» **Problem to work on**:
Starting with the line that contains "Is the black" and going on through the line that contains "3.52 meters", copy those lines of the records with "black jacket" changed to "dark coat" and everything else left as it is.

» **Entries provided**:
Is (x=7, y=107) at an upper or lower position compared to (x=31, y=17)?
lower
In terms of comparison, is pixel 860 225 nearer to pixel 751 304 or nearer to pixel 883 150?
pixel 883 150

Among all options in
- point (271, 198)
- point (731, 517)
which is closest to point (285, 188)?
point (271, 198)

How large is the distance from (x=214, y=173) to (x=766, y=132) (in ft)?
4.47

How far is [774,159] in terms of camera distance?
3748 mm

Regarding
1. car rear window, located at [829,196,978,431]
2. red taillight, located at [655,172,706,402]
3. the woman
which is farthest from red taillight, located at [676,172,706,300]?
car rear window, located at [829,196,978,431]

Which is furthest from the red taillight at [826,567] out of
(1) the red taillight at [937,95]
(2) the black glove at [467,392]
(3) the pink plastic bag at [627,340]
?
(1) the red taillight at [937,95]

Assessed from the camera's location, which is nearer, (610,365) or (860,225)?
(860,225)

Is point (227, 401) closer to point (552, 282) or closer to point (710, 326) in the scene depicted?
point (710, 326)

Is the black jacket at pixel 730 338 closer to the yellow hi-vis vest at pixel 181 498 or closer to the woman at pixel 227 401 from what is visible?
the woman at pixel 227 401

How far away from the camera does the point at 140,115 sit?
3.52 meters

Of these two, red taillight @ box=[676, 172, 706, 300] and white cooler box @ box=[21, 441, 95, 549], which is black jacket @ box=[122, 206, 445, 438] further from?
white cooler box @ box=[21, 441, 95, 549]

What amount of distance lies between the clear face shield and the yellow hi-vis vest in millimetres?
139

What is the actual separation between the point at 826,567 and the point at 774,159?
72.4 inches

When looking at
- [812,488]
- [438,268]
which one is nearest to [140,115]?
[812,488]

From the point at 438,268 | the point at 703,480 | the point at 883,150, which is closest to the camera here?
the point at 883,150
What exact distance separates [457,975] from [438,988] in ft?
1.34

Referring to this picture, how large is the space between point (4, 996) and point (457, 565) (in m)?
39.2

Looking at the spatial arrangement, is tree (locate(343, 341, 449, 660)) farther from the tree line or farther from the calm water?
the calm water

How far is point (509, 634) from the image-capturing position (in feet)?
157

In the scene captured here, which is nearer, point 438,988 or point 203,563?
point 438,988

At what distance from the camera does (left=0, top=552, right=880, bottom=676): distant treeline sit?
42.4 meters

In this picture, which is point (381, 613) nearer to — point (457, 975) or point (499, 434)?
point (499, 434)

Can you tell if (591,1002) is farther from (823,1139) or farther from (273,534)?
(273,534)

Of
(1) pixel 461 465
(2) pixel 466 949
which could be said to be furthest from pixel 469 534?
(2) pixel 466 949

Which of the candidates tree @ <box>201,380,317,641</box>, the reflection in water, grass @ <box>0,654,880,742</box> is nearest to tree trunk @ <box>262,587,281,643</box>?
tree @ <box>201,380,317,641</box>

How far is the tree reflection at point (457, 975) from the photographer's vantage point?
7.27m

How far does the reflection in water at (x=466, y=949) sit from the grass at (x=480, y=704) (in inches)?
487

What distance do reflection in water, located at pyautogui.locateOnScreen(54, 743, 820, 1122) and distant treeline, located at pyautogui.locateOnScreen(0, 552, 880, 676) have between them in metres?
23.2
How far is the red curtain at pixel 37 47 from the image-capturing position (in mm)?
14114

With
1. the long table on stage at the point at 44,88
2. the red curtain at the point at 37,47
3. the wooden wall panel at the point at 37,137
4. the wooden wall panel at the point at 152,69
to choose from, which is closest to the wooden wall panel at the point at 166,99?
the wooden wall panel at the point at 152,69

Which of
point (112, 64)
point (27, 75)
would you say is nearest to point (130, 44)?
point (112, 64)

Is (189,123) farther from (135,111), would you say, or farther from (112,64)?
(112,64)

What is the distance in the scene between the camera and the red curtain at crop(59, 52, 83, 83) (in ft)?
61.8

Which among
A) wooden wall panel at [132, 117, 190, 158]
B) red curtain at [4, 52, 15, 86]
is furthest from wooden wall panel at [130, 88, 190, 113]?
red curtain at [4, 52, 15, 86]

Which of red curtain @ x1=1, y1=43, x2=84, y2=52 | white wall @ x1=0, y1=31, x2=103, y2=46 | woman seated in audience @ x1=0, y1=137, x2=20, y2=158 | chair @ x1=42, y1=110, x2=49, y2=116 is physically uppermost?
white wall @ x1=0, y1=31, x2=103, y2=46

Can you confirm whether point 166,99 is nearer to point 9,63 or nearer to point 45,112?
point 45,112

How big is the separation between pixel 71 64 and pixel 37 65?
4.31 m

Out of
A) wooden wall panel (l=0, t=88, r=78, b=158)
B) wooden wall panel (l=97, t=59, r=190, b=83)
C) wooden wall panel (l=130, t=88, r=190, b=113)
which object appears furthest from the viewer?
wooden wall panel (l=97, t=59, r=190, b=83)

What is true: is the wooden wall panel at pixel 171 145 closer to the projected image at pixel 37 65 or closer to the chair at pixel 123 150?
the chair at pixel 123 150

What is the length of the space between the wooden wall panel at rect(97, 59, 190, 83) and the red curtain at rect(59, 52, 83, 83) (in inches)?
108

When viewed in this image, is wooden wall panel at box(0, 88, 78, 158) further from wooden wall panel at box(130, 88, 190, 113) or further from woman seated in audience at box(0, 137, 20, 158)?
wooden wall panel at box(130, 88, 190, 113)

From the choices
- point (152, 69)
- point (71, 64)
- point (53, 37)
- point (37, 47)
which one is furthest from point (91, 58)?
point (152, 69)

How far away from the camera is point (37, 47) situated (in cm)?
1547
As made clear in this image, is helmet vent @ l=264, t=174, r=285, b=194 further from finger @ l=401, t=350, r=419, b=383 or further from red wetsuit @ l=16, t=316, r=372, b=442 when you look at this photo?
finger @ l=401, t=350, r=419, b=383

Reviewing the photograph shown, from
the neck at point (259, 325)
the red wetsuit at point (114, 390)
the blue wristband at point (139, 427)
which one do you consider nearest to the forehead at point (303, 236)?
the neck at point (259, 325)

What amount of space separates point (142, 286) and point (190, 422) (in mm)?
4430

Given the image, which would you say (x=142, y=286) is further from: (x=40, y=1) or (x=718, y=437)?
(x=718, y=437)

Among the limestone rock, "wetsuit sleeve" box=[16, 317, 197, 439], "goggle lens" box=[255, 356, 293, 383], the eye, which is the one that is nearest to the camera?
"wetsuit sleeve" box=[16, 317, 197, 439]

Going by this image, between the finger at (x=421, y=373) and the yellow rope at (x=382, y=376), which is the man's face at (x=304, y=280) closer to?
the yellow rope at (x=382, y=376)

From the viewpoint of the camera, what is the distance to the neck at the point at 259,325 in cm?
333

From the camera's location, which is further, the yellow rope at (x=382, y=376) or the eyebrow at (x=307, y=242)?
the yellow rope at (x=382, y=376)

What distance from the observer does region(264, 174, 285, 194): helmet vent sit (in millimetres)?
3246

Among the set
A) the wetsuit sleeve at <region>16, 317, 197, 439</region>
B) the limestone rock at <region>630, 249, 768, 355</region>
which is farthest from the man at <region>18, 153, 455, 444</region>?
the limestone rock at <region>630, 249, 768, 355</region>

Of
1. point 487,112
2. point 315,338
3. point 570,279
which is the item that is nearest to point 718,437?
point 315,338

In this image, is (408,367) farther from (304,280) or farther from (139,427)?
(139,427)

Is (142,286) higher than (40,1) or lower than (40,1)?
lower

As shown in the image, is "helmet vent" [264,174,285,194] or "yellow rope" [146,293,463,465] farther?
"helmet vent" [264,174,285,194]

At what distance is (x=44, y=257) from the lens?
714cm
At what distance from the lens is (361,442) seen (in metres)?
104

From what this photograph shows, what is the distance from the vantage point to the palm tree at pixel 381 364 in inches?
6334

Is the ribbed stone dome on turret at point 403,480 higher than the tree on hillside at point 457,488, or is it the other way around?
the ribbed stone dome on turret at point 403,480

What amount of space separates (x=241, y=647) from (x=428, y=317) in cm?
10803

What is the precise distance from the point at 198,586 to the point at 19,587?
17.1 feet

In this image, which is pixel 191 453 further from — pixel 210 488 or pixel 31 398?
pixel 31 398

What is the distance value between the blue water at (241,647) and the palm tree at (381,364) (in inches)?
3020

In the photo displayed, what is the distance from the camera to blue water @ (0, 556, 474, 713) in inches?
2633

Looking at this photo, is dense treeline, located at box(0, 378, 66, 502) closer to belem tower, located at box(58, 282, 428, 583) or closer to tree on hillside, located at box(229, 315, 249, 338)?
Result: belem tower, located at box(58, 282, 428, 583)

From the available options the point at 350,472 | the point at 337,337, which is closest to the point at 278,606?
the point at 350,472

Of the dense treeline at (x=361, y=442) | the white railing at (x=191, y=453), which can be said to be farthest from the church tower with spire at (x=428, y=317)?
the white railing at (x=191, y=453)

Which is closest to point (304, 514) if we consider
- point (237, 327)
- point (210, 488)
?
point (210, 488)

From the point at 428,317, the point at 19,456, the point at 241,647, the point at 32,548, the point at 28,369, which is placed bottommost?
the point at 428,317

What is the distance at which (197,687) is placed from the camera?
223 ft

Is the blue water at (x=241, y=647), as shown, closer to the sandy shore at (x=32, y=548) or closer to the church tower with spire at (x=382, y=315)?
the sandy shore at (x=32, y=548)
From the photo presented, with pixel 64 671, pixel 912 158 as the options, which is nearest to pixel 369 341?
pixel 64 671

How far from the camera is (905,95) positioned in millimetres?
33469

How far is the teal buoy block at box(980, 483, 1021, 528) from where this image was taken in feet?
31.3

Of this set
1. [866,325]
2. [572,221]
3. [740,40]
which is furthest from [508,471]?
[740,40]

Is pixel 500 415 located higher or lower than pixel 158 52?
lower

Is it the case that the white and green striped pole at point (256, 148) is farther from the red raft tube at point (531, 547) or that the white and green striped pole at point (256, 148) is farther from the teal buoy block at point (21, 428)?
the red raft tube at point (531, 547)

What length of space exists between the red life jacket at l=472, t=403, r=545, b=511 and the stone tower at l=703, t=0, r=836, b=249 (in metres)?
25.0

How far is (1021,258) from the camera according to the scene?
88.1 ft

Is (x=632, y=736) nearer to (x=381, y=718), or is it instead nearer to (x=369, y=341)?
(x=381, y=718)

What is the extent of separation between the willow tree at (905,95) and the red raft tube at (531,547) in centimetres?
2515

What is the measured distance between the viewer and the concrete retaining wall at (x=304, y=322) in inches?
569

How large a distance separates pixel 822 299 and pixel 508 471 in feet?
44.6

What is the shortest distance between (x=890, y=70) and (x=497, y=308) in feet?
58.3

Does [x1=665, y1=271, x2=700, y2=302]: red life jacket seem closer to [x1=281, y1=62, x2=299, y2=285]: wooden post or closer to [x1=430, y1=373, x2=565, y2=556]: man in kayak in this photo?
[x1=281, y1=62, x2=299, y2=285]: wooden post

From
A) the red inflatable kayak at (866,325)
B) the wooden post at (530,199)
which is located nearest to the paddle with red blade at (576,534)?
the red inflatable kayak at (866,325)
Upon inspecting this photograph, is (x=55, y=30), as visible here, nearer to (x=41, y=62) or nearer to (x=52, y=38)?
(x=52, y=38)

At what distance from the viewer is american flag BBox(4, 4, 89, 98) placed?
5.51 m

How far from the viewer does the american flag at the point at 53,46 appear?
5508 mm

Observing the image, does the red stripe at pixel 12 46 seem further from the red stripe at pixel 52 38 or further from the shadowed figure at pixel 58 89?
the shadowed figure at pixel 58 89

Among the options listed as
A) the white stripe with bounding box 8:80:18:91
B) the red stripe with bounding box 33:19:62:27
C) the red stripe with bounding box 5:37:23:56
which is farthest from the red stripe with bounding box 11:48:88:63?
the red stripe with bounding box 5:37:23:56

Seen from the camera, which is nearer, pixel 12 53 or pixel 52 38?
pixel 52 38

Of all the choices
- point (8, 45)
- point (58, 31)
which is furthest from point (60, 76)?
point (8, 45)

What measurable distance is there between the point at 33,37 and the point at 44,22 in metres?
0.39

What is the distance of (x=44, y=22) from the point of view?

» **Task answer**:
Is the dark coat at pixel 730 338 closer to the yellow hi-vis vest at pixel 181 498 or closer to the woman at pixel 227 401 from what is visible?
the woman at pixel 227 401

How far away from the camera does the point at 140,115 sit?
3.52 meters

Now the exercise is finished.